Data shown:
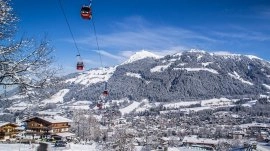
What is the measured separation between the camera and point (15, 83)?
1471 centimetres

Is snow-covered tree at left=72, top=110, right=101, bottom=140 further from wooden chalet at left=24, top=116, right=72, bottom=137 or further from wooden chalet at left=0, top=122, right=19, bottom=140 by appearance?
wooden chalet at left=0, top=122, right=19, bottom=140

==

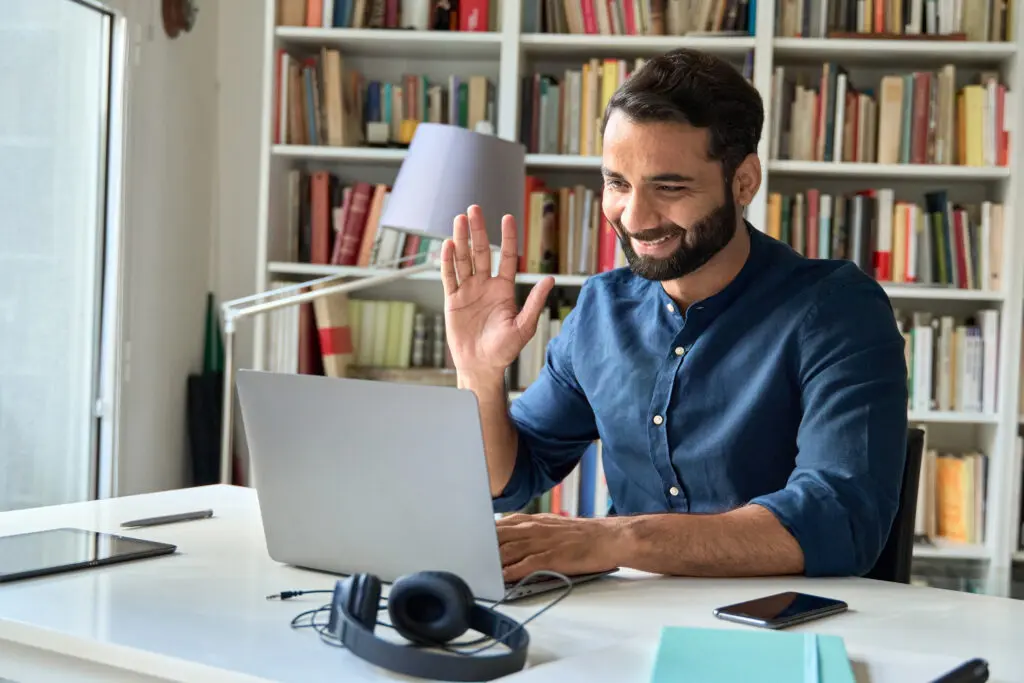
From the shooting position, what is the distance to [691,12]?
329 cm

Exercise details:
State how many lines of the material above contain the word "chalet", giving only the number.

Reply:
2